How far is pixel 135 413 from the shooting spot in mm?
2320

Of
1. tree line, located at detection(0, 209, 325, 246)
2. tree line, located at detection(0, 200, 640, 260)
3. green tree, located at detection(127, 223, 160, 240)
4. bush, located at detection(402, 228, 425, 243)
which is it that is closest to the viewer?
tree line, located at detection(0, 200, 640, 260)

+ + + + + + +

Output each of the entries above verbatim, line for line.

Reply to the task.
How far is pixel 135 413 from the shooting spot in mm?
2320

Of
1. tree line, located at detection(0, 209, 325, 246)
2. tree line, located at detection(0, 200, 640, 260)
3. green tree, located at detection(127, 223, 160, 240)
4. bush, located at detection(402, 228, 425, 243)
which is it that is closest to the viewer?
tree line, located at detection(0, 200, 640, 260)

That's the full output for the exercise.